The 6 Most Punk-Rock Comedians
Turns out you don’t need to be a Sex Pistol, a Misfit or a Ramone to be punk rock. Plenty of comedians fit the description of total anarchy presented as entertainment. Here are six of the most punk-rock comics to ever destroy a microphone…
Craig Ferguson
Late-night host Ferguson was an actual punk-rocker, drumming for Scottish band Bastards from Hell back in the day. He brought that same sensibility to his early stand-up, performing angry routines under the name Bing Hitler.
“If you start doing comedy in Glaswegian punk rock bars, you develop a certain aggressive style,” Ferguson explains in the book Satiristas. “I’ve been introduced with, ‘Here’s a c*** that thinks he’s funny.’ Not a great way to start. You have to be fairly tough just to stay alive.”
Sam Kinison
You know you’re pretty punk as a comedian when actual punk rockers like The Kinison name their band after you.
“Sam was the first rock ’n’ roll comedian,” says comic Jimmy Shubert. “He was the first guy to cross over and have all those guys like Tommy Lee in his music video for ‘Wild Thing.’”
Judy Tenuta
“Tenuta’s unmistakable voice that seems akin to Ursula from The Little Mermaid and punctuating jokes with an accordion was punk rock in the 1980s and would probably even still be a welcome break from the norm,” wrote the Comedy Bureau after Tenuta’s death in 2022.

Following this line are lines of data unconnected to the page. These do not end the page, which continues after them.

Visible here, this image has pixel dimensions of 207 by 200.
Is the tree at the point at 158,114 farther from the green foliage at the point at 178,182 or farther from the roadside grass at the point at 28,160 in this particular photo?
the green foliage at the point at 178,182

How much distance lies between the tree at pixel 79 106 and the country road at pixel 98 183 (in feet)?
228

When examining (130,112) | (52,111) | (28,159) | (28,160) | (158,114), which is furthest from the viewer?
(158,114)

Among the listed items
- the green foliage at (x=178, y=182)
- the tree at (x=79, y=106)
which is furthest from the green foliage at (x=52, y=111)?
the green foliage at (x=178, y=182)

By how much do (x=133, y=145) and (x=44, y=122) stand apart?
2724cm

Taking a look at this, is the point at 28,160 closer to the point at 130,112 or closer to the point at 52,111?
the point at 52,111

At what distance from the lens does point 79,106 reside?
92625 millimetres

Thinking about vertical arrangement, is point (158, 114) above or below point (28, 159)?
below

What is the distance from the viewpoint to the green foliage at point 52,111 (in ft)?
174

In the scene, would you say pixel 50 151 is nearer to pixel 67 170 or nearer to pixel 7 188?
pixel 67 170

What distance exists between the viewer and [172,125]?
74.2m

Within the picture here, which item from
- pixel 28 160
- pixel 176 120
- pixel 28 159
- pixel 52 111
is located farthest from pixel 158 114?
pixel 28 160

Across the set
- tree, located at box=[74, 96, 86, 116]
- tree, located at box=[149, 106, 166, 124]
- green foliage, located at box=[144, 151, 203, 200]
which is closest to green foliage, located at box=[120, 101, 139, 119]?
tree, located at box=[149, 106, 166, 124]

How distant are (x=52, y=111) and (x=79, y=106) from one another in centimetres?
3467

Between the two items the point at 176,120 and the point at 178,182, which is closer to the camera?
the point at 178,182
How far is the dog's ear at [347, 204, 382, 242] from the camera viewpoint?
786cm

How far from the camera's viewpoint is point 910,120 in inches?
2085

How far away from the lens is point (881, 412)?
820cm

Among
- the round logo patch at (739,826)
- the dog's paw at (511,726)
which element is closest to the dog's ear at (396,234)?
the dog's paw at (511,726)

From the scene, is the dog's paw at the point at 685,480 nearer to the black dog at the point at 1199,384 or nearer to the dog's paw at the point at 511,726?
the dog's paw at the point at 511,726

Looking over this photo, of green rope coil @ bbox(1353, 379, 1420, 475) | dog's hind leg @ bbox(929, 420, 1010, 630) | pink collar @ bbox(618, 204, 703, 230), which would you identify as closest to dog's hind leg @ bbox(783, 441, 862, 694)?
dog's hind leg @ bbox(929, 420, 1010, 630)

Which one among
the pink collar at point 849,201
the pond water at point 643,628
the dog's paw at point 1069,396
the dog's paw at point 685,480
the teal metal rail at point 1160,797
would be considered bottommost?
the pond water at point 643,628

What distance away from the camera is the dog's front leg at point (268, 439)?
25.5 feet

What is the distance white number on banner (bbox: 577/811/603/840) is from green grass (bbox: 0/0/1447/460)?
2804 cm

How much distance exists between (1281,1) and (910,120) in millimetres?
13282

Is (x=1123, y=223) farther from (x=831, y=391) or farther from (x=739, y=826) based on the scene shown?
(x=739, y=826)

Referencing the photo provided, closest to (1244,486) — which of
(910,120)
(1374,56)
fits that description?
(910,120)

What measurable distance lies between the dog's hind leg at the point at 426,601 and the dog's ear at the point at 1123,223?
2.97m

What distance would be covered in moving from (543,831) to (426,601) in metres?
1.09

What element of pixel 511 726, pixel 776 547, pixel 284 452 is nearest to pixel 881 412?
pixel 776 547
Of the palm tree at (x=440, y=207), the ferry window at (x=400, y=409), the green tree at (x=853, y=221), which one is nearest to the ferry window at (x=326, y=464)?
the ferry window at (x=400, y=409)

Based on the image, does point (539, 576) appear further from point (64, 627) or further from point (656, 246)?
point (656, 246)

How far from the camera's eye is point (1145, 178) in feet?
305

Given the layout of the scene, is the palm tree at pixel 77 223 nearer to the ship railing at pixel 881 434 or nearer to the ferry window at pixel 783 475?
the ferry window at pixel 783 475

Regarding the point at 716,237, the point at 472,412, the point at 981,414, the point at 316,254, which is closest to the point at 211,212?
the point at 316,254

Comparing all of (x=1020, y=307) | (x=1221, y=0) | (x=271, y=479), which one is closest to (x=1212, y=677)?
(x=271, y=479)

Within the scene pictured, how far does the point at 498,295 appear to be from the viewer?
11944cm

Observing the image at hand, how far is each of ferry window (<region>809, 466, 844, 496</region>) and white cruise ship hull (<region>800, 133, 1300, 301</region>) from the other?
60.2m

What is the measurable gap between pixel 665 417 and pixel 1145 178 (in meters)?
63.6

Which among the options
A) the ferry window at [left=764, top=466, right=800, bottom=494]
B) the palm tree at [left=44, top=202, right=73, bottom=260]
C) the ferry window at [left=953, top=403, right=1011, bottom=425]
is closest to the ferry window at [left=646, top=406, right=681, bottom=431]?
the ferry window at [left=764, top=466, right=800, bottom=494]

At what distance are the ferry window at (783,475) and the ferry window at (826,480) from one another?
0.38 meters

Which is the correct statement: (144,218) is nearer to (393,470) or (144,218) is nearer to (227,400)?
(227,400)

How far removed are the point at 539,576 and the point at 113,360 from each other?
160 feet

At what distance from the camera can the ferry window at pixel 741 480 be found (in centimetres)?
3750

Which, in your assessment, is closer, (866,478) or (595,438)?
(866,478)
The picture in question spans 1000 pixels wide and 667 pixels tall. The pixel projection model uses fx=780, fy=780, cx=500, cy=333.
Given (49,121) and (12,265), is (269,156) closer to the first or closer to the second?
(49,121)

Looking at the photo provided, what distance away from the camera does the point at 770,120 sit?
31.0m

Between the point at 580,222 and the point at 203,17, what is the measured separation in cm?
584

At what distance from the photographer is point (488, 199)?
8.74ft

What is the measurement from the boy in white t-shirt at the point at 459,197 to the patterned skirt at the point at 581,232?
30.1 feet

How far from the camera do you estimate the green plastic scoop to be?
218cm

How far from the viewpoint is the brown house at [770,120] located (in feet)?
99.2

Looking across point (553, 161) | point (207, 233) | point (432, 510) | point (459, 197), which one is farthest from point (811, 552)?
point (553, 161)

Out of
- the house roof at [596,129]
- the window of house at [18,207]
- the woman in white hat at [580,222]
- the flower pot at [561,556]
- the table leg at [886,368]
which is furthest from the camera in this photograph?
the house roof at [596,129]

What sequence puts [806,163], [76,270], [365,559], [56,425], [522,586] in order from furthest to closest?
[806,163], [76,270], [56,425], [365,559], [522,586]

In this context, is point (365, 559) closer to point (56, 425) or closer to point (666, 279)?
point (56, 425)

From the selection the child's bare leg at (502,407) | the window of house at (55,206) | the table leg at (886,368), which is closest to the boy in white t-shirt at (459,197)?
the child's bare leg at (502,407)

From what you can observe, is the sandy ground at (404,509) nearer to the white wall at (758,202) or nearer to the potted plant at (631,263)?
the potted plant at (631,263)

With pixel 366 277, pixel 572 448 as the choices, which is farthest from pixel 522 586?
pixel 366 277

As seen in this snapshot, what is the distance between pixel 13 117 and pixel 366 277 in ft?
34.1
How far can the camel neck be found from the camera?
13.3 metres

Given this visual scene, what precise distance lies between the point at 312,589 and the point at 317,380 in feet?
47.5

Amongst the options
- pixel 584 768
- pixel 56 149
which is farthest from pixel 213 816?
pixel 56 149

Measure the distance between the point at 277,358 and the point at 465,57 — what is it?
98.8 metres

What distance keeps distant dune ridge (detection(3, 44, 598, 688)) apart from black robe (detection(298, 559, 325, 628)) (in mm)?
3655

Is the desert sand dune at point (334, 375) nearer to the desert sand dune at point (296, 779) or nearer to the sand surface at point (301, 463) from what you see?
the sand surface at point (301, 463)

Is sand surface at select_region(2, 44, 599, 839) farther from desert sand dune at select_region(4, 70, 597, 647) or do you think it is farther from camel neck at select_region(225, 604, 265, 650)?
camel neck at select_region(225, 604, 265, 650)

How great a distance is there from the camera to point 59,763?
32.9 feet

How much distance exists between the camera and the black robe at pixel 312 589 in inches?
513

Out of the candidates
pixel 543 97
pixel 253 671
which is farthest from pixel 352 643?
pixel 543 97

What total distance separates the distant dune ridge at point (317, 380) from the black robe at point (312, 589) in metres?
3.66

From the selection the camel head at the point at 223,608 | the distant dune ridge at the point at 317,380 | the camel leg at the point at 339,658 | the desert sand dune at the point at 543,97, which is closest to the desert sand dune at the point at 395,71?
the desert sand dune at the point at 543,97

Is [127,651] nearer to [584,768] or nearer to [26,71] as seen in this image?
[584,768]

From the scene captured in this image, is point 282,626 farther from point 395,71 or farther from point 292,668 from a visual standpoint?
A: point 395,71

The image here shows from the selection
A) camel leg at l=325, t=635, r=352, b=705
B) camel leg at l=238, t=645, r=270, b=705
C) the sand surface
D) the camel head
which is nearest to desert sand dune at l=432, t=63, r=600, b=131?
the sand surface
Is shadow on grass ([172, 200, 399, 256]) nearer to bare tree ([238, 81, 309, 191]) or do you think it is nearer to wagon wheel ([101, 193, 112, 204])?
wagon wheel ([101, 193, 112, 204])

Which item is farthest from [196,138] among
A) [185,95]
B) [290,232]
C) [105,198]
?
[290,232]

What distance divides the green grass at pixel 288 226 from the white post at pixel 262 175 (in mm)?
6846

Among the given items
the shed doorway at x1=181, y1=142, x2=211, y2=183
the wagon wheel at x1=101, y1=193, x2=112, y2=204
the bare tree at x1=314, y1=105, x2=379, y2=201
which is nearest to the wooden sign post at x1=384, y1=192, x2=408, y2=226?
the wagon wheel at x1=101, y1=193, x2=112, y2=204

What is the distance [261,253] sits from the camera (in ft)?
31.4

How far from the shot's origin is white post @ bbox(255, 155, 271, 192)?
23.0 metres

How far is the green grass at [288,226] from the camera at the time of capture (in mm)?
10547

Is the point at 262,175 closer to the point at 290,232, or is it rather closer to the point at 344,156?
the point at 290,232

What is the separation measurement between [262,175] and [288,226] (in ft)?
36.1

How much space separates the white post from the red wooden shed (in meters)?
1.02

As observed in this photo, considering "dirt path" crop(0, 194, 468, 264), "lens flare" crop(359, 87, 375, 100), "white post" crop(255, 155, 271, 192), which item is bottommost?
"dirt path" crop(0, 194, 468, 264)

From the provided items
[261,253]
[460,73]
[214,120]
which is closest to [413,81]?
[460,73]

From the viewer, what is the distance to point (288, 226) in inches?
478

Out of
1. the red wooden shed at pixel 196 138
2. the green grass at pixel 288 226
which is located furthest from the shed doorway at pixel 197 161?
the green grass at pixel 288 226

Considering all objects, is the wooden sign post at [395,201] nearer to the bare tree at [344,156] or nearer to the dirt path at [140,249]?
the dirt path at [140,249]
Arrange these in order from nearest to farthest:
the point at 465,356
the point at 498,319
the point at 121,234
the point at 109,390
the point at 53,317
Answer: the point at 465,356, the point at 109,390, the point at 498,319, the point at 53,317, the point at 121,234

She’s the kind of proper lady who’d open a comedy set with, “Hi, pigs!”
Norm Macdonald
“What I did like about the way we approached (Weekend) Update was that it was akin to the punk movement, what the punk movement was for music. Just stripped down,” said Macdonald’s SNL partner-in-crime, writer Jim Downey. “We did what we wanted. There was nothing there that was considered to be a form of cheating. We weren’t cuddly. We weren’t adorable. We weren’t warm. We weren’t going to do easy political jokes that played for ‘clapter’ and let the audience know we were all on the same side. We were going to be mean, and to an extent, anarchists.”
Kyle Kinane
“My ticket prices are low because I understand times are tough,” Kyle Kinane previously told Cracked. What could be more punk rock than that? "It’s not just punk rock — I think it’s just a human ethos of ‘How much money does a person need?’ I already feel like I’m a king talking down to people because I bought a house. I’m still in a circle with people that are doing comedy and trying to scrape by doing comedy.”
Sarah Sherman
Sherman is still as likely to perform in a punk-rock venue as in a comedy club, although she might be going by the name Sarah Squirm when she does. “I get to clock into work as one thing, and then at night go crazy as Sarah Squirm. It’s funny to be Sarah Sherman in the sheets, Sarah Squirm in the streets,” she told Racket. “I like to play with different crazy noise musicians in different cities, and so it’s people who wouldn’t have gone to a harsh-noise show, they suddenly have a front-row seat for it. I think that’s cool.”